I have a two-dimensional numpy.ndarray
of floats. Each row is to be converted to a string consisting of 1
s and 0
s, reflecting whether the elements of the row satisfy a given property or not.
In this question, I will show my approach (which works), then explain why I find it unsatisfactory, and then ask for your advice.
My approach so far:
import numpy as np
threshold = 0.1
## This array serves as an example. In my actual code, it
## is bigger: something like shape=(30000, 5).
## That is, 30000 rows and 5 columns. Both numbers will
## from case to case.
test_array = np.array(
[[0.5,0.2,0.0,0.0,0.3],
[0.8,0.0,0.0,0.0,0.2],
[0.8,0.0,0.1,0.0,0.1],
[1.0,0.0,0.0,0.0,0.0],
[0.9,0.0,0.0,0.1,0.0],
[0.1,0.0,0.0,0.8,0.1],
[0.0,0.1,0.0,0.0,0.9],
[0.0,0.0,0.0,0.0,1.0],
[0.0,0.0,0.5,0.5,0.0],
],
dtype=float
)
## Now comes the conversion in two steps.
test_array_2 = np.where(test_array > threshold, '1', '0')

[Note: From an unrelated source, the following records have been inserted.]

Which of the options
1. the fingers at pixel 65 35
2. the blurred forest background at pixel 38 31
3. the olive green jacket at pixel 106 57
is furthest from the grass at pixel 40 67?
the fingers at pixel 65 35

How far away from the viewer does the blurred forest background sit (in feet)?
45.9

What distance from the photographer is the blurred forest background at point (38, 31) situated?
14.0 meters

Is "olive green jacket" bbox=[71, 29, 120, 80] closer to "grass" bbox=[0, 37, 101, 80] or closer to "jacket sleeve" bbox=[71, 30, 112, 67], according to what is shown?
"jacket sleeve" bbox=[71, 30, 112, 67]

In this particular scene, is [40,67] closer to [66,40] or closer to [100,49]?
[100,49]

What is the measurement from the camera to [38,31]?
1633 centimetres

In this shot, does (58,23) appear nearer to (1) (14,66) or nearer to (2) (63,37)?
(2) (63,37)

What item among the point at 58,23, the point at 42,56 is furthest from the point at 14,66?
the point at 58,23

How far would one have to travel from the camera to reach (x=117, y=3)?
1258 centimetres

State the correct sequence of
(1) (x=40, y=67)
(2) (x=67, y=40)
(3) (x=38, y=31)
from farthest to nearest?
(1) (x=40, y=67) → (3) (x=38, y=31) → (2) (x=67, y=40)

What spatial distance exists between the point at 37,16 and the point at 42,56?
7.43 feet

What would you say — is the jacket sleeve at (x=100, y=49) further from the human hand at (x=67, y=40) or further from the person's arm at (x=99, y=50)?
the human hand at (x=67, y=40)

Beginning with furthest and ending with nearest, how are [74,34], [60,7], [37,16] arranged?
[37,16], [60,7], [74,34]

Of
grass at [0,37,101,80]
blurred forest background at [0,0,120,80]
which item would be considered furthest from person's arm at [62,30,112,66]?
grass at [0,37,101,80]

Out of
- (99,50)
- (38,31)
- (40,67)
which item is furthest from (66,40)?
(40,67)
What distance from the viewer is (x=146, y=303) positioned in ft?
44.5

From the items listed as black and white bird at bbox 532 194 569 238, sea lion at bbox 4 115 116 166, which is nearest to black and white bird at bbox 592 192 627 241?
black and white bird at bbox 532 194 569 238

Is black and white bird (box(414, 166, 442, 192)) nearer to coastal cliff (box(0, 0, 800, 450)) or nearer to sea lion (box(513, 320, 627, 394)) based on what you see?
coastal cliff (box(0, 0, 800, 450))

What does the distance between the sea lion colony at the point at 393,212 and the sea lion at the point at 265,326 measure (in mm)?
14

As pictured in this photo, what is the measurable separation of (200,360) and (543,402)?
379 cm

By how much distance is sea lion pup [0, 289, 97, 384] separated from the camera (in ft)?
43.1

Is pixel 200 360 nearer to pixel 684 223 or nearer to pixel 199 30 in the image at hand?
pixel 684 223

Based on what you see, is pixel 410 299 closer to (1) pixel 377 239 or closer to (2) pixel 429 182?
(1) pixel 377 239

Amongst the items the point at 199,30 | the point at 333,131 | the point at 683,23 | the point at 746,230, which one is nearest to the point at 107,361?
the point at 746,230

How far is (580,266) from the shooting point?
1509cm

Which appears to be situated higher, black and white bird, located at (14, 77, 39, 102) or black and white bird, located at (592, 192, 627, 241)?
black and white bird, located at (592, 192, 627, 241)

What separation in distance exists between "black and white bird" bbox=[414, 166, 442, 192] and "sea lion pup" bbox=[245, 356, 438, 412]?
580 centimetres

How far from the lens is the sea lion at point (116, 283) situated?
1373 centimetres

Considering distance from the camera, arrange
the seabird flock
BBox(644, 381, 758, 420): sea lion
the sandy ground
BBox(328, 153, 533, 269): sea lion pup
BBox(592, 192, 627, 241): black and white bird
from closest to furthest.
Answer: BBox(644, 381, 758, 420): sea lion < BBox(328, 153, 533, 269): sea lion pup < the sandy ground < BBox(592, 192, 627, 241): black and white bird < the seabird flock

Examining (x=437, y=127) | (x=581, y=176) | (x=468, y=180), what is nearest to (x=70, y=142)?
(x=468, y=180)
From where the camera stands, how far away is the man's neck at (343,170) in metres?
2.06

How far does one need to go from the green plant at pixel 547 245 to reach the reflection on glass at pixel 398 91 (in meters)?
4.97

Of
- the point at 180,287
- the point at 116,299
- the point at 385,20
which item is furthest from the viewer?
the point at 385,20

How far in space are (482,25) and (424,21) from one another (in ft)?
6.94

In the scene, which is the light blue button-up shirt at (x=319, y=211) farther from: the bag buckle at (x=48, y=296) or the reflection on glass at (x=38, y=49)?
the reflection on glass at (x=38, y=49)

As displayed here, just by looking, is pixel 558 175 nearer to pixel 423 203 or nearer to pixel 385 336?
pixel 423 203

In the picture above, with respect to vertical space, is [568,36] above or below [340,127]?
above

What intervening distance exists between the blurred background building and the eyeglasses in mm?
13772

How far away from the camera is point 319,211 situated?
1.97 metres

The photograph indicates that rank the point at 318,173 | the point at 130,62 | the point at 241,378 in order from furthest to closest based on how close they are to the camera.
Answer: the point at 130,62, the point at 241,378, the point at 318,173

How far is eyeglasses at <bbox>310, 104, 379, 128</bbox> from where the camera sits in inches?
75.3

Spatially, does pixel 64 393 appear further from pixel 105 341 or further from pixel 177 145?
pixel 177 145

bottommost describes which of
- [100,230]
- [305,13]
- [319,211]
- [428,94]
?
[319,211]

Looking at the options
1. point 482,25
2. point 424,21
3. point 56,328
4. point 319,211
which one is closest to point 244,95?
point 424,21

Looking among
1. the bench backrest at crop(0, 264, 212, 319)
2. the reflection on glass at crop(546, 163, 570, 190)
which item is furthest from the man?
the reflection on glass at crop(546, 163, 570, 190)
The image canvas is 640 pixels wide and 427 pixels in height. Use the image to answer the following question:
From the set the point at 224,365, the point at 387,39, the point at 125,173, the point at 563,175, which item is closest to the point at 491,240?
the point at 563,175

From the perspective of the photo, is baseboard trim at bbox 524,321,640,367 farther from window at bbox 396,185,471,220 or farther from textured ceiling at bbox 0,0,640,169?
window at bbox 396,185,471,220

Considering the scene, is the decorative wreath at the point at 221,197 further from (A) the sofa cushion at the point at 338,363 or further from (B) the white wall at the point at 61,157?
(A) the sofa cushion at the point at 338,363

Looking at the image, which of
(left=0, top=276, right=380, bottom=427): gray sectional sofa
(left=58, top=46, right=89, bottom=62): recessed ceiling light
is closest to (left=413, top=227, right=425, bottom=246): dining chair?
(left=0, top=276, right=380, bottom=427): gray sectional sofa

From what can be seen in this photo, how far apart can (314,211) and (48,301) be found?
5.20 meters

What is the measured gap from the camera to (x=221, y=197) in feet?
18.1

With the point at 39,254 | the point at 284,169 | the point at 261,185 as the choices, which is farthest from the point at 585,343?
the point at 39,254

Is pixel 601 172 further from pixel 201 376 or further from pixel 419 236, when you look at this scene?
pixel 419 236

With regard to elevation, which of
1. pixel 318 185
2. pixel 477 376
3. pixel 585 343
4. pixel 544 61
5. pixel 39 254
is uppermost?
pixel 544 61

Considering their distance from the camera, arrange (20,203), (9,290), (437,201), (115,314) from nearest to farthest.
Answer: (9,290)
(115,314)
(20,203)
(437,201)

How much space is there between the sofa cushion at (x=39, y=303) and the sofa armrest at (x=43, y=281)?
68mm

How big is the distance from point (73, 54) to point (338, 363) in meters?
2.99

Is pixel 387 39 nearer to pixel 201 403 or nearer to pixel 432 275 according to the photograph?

test_array_3 = np.apply_along_axis(''.join, 1, test_array_2)
The in-between result test_array_2
eveluates to
array([['1', '1', '0', '0', '1'],
['1', '0', '0', '0', '1'],
['1', '0', '0', '0', '0'],
['1', '0', '0', '0', '0'],
['1', '0', '0', '0', '0'],
['0', '0', '0', '1', '0'],
['0', '0', '0', '0', '1'],
['0', '0', '0', '0', '1'],
['0', '0', '1', '1', '0']], dtype='<U1')
and test_array_3
evaluates to
array(['11001', '10001', '10000', '10000', '10000', '00010', '00001',
'00001', '00110'], dtype='<U5')
test_array_3
is the result I want.
Why this is unsatisfactory:
I dislike my use of the str.join()
method. Maybe it is because I'm unexperienced, but it feels like it makes the code less readable.
Also (maybe the more important point), the function np.apply_along_axis
is not efficient. It would be better to vectorize the computation, right?
Question:
Is the use of str.join()
a bad choice and, if so, what other methods are there?
Is there a good way to vectorize the computation?